(Scene question items)
----------

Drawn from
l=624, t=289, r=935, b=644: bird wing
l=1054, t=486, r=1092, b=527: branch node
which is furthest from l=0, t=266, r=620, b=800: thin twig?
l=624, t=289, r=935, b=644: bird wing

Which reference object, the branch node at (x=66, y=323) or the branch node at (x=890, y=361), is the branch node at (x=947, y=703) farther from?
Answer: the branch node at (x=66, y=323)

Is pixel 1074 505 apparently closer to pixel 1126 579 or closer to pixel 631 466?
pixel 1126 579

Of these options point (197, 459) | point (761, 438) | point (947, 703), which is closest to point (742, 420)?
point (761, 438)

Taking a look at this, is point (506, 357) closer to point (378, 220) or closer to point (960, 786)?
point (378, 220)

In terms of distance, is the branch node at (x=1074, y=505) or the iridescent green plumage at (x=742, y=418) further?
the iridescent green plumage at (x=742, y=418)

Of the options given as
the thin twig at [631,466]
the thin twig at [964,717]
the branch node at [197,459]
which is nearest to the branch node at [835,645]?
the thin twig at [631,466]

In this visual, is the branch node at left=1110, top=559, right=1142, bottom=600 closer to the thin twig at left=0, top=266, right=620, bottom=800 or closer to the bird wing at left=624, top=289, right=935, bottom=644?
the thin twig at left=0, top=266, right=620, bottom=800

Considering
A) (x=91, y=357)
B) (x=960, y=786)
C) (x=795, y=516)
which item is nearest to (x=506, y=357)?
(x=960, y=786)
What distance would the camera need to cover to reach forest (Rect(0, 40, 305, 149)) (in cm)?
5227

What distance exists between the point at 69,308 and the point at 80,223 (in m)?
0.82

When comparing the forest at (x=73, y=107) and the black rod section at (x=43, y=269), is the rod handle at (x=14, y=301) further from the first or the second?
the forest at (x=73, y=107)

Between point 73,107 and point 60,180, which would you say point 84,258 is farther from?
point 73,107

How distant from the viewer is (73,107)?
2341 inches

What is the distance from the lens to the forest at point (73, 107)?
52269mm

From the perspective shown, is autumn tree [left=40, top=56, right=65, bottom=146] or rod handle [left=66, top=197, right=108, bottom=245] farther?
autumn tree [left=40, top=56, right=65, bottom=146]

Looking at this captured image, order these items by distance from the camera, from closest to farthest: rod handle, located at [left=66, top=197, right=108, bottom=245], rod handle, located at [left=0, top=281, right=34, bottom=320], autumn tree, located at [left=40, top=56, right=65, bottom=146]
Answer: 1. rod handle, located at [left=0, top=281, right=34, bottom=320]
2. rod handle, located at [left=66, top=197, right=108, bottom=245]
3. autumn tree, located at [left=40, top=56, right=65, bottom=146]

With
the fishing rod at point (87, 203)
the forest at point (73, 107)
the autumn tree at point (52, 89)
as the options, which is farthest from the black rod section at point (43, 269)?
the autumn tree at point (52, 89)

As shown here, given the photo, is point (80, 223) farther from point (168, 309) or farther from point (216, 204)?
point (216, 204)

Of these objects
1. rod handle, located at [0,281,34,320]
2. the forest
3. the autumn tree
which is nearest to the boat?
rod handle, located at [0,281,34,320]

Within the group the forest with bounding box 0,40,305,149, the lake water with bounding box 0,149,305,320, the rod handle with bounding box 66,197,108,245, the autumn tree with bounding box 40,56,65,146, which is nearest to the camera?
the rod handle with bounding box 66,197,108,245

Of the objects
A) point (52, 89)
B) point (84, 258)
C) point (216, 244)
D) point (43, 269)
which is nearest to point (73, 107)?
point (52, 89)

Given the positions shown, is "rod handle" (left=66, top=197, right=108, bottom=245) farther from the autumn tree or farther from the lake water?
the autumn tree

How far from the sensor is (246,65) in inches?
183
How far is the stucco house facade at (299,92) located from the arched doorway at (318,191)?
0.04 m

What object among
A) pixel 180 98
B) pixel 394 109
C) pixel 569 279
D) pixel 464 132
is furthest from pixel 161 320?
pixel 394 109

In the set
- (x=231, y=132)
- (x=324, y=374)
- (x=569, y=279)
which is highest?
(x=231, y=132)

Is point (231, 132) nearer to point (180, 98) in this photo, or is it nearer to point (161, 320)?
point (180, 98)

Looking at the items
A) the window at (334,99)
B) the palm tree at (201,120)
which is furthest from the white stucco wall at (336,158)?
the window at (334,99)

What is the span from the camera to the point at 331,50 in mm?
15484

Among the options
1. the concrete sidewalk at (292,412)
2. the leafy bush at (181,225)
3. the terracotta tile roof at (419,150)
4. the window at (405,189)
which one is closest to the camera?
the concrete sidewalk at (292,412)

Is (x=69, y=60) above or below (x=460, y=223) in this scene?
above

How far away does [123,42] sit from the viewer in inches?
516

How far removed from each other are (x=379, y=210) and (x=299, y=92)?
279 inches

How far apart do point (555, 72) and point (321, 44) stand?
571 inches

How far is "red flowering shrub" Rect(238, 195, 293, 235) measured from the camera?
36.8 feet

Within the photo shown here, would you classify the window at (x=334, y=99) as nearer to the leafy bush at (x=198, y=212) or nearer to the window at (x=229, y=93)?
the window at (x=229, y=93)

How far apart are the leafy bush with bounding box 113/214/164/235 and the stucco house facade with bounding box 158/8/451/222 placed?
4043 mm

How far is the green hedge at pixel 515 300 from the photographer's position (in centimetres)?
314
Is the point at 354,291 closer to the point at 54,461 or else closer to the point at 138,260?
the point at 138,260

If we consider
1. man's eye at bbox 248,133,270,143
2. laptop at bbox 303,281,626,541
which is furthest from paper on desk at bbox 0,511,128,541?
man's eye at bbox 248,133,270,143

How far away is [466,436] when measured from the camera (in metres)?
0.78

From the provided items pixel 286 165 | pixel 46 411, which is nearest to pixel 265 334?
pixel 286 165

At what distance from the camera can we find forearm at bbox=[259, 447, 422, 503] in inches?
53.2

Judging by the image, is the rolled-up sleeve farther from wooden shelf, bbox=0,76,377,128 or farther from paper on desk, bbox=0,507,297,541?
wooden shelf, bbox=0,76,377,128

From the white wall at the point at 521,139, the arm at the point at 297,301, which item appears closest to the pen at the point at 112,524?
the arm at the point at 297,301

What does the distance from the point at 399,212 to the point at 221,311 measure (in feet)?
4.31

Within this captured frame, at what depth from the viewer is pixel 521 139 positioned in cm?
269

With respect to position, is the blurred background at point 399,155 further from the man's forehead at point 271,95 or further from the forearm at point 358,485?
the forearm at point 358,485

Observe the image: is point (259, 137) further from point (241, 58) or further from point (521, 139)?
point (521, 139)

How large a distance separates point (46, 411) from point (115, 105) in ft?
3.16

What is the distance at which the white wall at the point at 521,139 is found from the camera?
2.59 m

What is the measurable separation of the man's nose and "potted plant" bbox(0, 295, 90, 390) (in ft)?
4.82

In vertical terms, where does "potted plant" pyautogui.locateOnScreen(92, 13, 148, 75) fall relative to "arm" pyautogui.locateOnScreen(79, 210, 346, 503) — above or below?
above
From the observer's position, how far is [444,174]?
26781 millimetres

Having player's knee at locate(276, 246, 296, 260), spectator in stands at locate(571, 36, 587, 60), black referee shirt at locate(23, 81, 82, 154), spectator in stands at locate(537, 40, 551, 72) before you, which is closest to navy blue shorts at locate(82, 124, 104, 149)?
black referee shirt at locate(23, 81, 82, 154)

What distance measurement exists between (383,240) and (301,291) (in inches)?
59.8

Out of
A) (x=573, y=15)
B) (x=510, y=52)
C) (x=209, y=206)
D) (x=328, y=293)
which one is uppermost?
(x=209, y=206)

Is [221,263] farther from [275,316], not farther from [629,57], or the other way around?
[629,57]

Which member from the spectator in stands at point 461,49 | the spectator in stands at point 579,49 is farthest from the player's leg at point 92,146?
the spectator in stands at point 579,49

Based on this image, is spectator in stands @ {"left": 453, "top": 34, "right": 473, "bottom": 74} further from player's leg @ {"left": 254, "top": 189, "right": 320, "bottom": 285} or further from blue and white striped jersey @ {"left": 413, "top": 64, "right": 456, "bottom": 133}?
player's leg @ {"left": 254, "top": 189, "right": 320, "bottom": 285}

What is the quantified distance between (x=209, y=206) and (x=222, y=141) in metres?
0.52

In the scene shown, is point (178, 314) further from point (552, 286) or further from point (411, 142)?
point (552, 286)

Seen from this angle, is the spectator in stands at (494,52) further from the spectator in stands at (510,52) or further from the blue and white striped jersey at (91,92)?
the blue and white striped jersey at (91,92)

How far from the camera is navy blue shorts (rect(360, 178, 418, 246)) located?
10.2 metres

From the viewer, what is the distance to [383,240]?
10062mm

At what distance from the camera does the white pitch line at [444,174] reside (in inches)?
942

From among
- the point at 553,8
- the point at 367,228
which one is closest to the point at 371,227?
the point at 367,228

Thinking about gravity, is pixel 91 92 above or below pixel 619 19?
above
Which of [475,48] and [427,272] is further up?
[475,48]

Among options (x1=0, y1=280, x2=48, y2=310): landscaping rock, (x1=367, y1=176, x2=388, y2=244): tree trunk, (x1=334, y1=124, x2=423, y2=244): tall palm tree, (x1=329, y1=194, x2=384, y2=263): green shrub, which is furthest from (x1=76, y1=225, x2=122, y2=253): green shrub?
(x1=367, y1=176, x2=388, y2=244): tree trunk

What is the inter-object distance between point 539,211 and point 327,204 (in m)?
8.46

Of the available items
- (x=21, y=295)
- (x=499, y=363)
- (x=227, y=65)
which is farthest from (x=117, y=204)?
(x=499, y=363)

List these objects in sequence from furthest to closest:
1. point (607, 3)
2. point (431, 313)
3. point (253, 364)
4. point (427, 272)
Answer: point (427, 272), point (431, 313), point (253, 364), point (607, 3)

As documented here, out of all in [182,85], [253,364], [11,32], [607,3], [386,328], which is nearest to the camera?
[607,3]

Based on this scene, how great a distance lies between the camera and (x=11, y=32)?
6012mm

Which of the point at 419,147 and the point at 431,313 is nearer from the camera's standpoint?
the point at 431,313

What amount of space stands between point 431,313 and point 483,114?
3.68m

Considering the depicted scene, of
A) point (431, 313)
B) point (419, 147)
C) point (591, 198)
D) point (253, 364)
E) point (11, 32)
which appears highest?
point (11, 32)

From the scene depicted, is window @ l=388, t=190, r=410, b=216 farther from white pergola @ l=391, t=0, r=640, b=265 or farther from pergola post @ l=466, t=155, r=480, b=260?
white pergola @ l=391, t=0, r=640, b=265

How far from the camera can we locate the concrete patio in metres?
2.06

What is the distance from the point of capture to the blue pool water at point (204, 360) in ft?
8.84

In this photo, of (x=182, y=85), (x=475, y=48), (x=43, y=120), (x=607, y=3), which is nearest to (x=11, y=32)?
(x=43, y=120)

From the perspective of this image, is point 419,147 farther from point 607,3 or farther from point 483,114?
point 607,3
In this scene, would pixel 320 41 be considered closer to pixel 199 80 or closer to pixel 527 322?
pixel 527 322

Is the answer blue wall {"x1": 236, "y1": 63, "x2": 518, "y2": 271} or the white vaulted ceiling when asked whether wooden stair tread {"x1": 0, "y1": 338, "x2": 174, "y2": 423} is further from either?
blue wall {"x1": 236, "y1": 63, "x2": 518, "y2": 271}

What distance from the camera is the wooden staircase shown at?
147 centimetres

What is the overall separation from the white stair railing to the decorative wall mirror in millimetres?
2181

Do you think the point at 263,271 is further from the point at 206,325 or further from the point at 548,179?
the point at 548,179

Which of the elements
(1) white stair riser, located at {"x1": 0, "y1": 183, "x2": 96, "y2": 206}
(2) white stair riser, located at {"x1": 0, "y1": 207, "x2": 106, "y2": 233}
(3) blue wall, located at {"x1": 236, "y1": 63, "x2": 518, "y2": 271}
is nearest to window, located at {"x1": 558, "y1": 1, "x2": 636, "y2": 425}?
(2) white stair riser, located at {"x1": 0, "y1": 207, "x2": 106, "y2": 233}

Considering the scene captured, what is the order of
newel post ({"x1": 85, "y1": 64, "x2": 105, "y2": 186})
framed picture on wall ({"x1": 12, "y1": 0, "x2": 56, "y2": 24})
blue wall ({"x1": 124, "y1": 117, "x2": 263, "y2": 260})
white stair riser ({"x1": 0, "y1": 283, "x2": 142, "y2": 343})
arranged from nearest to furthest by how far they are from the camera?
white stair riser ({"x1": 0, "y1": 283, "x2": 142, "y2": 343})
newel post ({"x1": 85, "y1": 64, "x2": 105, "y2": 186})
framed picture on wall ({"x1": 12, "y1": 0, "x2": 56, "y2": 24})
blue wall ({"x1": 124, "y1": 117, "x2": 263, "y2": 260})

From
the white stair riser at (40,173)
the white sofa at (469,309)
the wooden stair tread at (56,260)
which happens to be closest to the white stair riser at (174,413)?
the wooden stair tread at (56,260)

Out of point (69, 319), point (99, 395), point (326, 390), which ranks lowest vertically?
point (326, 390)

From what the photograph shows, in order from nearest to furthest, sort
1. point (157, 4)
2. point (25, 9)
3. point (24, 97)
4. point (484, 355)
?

----------

*Work to do*:
Reproduce the items verbatim, beginning at the line that contains "Considering the scene" and continuing through the last line of the items.

*Exercise solution*:
Considering the scene captured, what is the order of
newel post ({"x1": 85, "y1": 64, "x2": 105, "y2": 186})
framed picture on wall ({"x1": 12, "y1": 0, "x2": 56, "y2": 24})
blue wall ({"x1": 124, "y1": 117, "x2": 263, "y2": 260})
white stair riser ({"x1": 0, "y1": 283, "x2": 142, "y2": 343})
arranged from nearest to furthest by how far they are from the camera?
white stair riser ({"x1": 0, "y1": 283, "x2": 142, "y2": 343})
newel post ({"x1": 85, "y1": 64, "x2": 105, "y2": 186})
framed picture on wall ({"x1": 12, "y1": 0, "x2": 56, "y2": 24})
blue wall ({"x1": 124, "y1": 117, "x2": 263, "y2": 260})

From
the white stair riser at (40,173)
the white sofa at (469,309)
the wooden stair tread at (56,260)
which happens to be closest to the white stair riser at (174,413)?
the wooden stair tread at (56,260)

Out of point (69, 319), point (99, 395), point (326, 390), which ranks lowest vertically?
point (326, 390)

From what the photograph shows, in order from nearest to furthest, sort
1. point (157, 4)
2. point (25, 9)
3. point (24, 97)
4. point (484, 355)
?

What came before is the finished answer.